Google hat einige Heftmotive als "obszön" bezeichnet und fordert deren Löschung – das Satiremagazin wehrt sich und zieht alternative Vertriebswege in Betracht.

In Pocket speichern vorlesen Druckansicht 331 Kommentare lesen
Lesezeit: 4 Min.
Von
  • Silke Hahn
Inhaltsverzeichnis

Die Herausgeber der Titanic können zurzeit die digitale Ausgabe ihres Satiremagazins nicht mehr über die App im Play Store von Google ausliefern. Hintergrund ist eine Auseinandersetzung mit dem Tech-Konzern, der laut Titanic-Chefredaktion an mehreren Heftcovern Anstoß genommen hatte.

Insbesondere die Dezemberausgabe 2020 sei bei Google wegen der als "obszön" bewerteten Darstellung eines sakralen Motivs (profanity) auf Ablehnung gestoßen: Auf dem Heftcover sind der Papst mit blankem Hinterteil, in dem ein Kruzifix steckt, sowie ein verärgerter (da auf den Herrgott eifersüchtiger) Jesus mit entblößten Geschlechtsteilen zu sehen. Das Cover ist eine Anspielung auf ein Titelbild des französischen Satiremagazins Charlie Hebdo, auf dem in einer ähnlichen Szene der türkische Premierminister zu sehen gewesen war.
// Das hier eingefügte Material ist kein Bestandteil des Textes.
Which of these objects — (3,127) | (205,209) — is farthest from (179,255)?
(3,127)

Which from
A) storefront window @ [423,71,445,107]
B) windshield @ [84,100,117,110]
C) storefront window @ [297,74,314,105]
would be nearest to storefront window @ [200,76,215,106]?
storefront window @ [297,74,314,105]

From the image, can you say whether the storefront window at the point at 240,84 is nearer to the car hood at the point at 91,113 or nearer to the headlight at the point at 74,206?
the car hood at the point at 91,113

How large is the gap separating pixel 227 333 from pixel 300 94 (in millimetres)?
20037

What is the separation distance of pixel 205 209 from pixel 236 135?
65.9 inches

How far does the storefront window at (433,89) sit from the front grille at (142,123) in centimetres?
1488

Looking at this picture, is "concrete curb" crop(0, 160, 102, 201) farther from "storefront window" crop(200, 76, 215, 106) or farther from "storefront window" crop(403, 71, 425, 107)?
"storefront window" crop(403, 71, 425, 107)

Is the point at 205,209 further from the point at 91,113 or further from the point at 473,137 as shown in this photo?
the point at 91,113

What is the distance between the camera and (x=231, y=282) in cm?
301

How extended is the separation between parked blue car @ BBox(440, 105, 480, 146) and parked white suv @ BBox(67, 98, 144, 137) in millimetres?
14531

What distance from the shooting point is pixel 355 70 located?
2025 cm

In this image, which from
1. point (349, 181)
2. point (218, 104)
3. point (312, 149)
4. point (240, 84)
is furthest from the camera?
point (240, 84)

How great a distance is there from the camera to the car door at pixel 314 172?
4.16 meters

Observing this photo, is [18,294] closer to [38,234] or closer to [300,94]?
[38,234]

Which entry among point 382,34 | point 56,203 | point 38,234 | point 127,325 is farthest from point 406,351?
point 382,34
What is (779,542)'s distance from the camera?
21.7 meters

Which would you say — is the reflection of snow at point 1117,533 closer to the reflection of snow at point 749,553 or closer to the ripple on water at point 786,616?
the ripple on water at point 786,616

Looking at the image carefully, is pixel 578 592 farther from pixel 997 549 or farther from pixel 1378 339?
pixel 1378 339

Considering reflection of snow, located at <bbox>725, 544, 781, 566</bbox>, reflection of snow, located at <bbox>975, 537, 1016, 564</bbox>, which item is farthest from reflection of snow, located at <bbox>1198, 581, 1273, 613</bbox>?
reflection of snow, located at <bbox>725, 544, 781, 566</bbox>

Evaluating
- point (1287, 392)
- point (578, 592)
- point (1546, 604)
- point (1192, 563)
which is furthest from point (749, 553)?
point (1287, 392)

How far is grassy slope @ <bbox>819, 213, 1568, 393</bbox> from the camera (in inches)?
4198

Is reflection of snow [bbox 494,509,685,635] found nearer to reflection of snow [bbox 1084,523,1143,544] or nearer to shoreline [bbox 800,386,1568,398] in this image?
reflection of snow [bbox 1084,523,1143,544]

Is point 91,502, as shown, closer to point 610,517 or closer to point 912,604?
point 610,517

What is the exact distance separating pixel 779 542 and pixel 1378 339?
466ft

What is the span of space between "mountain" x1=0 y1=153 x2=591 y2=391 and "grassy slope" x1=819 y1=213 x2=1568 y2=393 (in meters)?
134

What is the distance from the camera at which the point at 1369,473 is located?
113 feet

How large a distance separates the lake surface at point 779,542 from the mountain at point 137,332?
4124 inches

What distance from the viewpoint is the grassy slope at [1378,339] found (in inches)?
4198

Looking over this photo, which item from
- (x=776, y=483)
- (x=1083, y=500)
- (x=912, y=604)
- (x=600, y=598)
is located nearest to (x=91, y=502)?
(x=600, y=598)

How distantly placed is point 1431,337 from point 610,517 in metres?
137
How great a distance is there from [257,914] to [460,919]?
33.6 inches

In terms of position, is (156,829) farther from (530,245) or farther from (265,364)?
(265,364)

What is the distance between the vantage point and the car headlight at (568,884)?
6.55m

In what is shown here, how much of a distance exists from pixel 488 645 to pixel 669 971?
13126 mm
"Zu obszön"? Titanic-Cover, die Googles Zensurapparat missfallen (3 Bilder)

Titanic 12.2020

(Bild: Titanic-Magazin)

Vor zwei Wochen, kurz vor Erscheinen der zweiten Ausgabe 2021, habe Google die App des Satiremagazins mit einem automatisch generierten Hinweis ohne Vorwarnung gesperrt, sagte die Titanic-Redaktion. Darauf sei dann die Forderung gefolgt, einige ältere Heftcover mit Darstellungen von Nacktheit und Sexualität zu löschen. Kurios sei dabei, dass die App der Titanic bereits seit 2014 im Store gelistet sei und durch die Zuordnung als Satire eigentlich eine Altersfreigabe von 12 Jahren hatte, erklärte Titanic-Chefredakteur Moritz Hürtgen gegenüber heise Online.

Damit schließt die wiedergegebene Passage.